Anlaşmalı olarak öğrencilere rehber eşliğinde yaban hayat hakkında bilinçlendirme ve eğitim amaçlı geziler düzenleniyor olsa da bunun dışında insanların rahatça gelip girebilecekleri bir yer olmadığı anlaşılması gerekiyor.
Barınakta olan canlıların orada olmalarının bir sebebi var. Kimisinin bir kanadı ampüte edilmiş, kimi dala konma ve uçmada sorun yaşıyor, sürekli şekilde acı çekmiyor ve hayatını sürüdürmede sorun yaşamıyorsa barınakta yaşamlarını sürdürüyorlar. Barınak hayvanları eğitim çalışmalarında, bilimsel araştırmalarda ve en önemlisi üreme çalışmalarında yer alıyorlar.
Burada üreyen ve doğada nesli tehlikede olan barınak canlılarının üremesine yardımcı oluyoruz ve yavrularını doğaya salıyoruz. Örneğin Peçeli baykuş, Giksi (Kerkenez) ve ülkemizdeki en büyük yırtıcı kuş olan Kızıl Şahin barınakta üremesine yardımcı olduğumuz canlılar.
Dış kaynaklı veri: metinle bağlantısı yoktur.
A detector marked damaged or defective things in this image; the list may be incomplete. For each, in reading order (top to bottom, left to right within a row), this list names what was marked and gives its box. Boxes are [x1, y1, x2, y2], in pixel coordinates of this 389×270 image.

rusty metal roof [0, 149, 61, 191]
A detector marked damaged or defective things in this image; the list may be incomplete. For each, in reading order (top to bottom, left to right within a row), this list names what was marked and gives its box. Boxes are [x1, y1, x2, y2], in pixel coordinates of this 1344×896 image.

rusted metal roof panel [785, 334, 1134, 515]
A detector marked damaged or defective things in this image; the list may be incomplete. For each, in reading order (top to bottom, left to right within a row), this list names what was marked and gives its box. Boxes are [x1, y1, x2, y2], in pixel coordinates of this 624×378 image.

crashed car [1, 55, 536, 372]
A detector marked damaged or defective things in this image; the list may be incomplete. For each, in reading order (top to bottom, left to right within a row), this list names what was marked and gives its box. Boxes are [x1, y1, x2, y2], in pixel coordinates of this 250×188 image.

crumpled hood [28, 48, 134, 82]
Kızıl Şahinlerin dünyada daha önce barınakta (captivity) ürediği gözlemlenmemiş olmamasına rağmen bu yıl ilk defa barınak ortamında yuva yapmalarına ve üremelerine tanıklık ettik. Ancak yumurtanın kuluçka döneminde kırılması nedeniyle yavru ölü doğmuştu. Kızıl Şahinin üremesi dünya literatürü için oldukça önemli bir gelişme idi.
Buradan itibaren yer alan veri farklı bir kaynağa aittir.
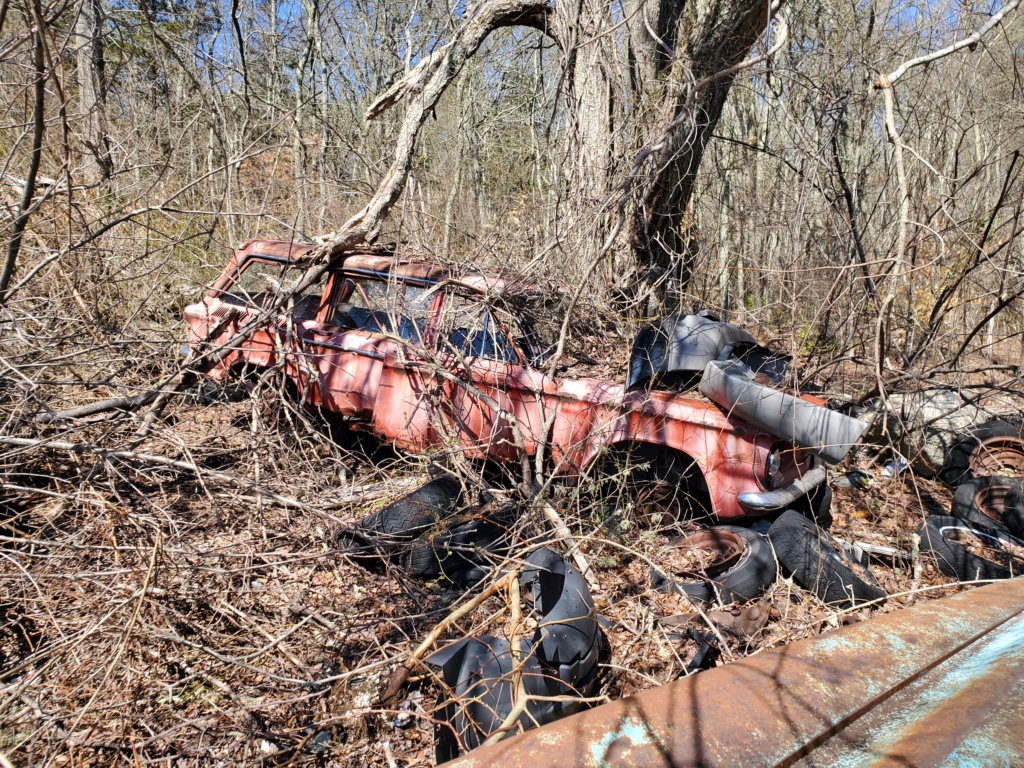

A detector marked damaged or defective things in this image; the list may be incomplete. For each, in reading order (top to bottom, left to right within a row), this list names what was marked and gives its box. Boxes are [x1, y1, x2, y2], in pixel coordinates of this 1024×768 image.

abandoned vehicle body [182, 237, 856, 520]
rusty red truck [184, 239, 864, 524]
teal paint on rusty metal [444, 581, 1024, 765]
rusty metal panel in foreground [446, 581, 1024, 765]
rusted hood panel [446, 581, 1024, 765]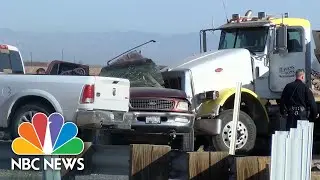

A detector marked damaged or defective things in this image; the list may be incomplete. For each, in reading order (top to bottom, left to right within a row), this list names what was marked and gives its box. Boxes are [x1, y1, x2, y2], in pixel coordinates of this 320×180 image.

crashed vehicle [100, 52, 195, 151]
overturned vehicle [100, 52, 195, 151]
damaged fence [270, 119, 316, 180]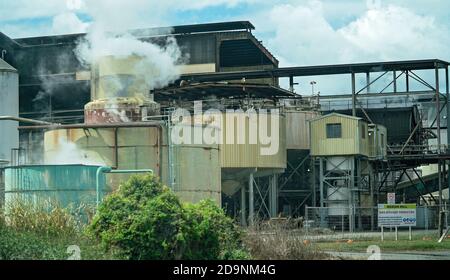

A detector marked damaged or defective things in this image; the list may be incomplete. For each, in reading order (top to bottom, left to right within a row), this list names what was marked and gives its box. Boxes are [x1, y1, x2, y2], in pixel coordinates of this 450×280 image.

rusty storage tank [4, 165, 104, 209]
rusty storage tank [43, 126, 222, 205]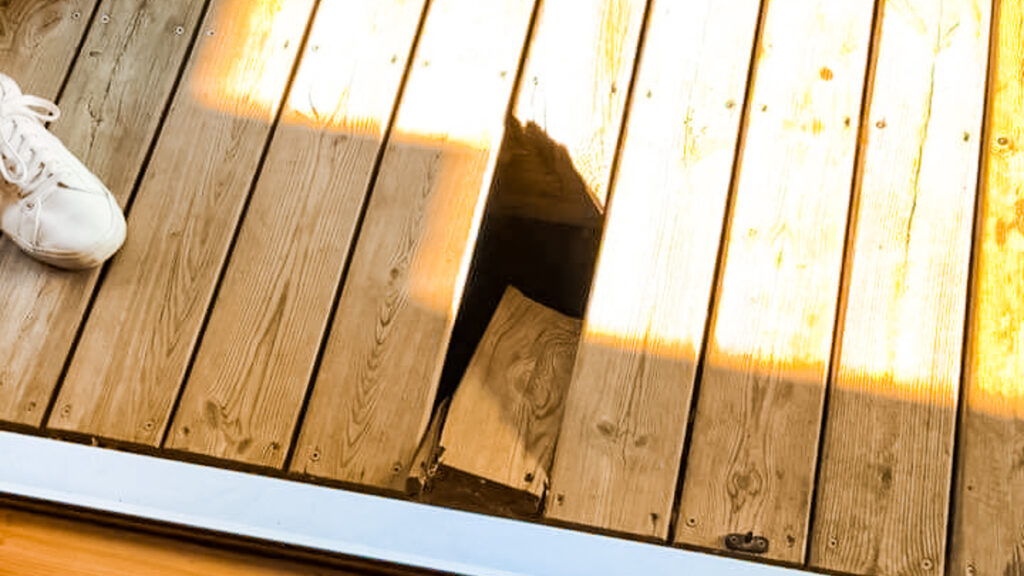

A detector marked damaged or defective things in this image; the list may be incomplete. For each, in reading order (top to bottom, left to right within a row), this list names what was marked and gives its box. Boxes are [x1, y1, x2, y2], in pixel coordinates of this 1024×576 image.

broken deck panel [0, 0, 96, 98]
broken deck panel [0, 0, 204, 426]
broken deck panel [47, 0, 316, 446]
broken deck panel [163, 0, 424, 468]
broken deck panel [290, 0, 536, 490]
broken deck panel [490, 0, 648, 225]
broken deck panel [548, 0, 764, 540]
broken deck panel [676, 0, 876, 564]
broken deck panel [808, 0, 992, 572]
broken deck panel [952, 0, 1024, 572]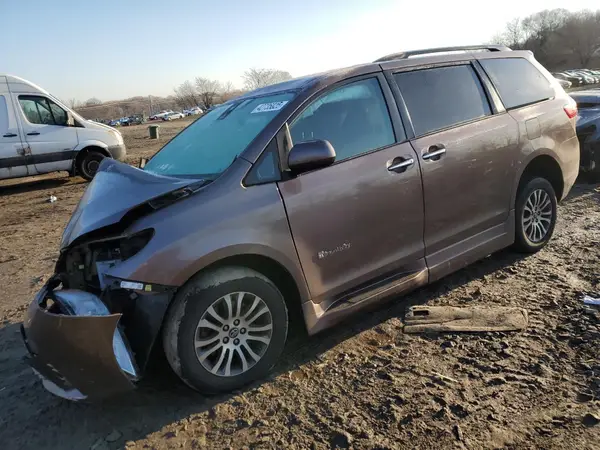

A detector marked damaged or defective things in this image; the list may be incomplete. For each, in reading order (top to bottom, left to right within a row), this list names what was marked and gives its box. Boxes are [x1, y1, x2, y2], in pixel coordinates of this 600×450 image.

crumpled hood [60, 159, 193, 250]
damaged toyota sienna [21, 45, 580, 400]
Taşkent Doğa Parkı’nda yürütülen faaliyetlerin sadece kktc ile sınırlı olmadığını dile getiren Ulaş Şeherlioğlu, dünyanın birçok yerinde doğa ve çevre alanlarında uzmanlaşmış yıllardır çalışmalar yürüten insanlar ile irtibat halinde olduklarını dile getirdi. Örneğin İtalya’da Lampedusa adasında deniz canlıları rehabilitasyon merkezi bulunmakta. Orada çalışan Veteriner Cerrahı Dr. Antonio Dibello deniz kaplumbağaları ile yıllardır çalışma yürütmekte ve kendi ameliyat metodlarını geliştirecek kadar uzmanlaşmış durumda. Merkeze gelen ilk deniz kaplumbağası vakasında irtibata geçtik ve olay ile ilgilenen Dr. Antonio kendi uçak biletini keserek kktc’ye geldi ve kaplumbağalar üzerine bize önemli detayları aktararak oldukça yararlı bilgiler sağladı. Sonuç olarak Taşken Doğa Parkı sadece bu ada içerisinde kalan bir merkez değil özellikle İtalya ve İsrail gibi ülkeler ile irtibat halinde olan uluslarası bir yaban hayatı koruma ve rehabilitasyon merkezidir.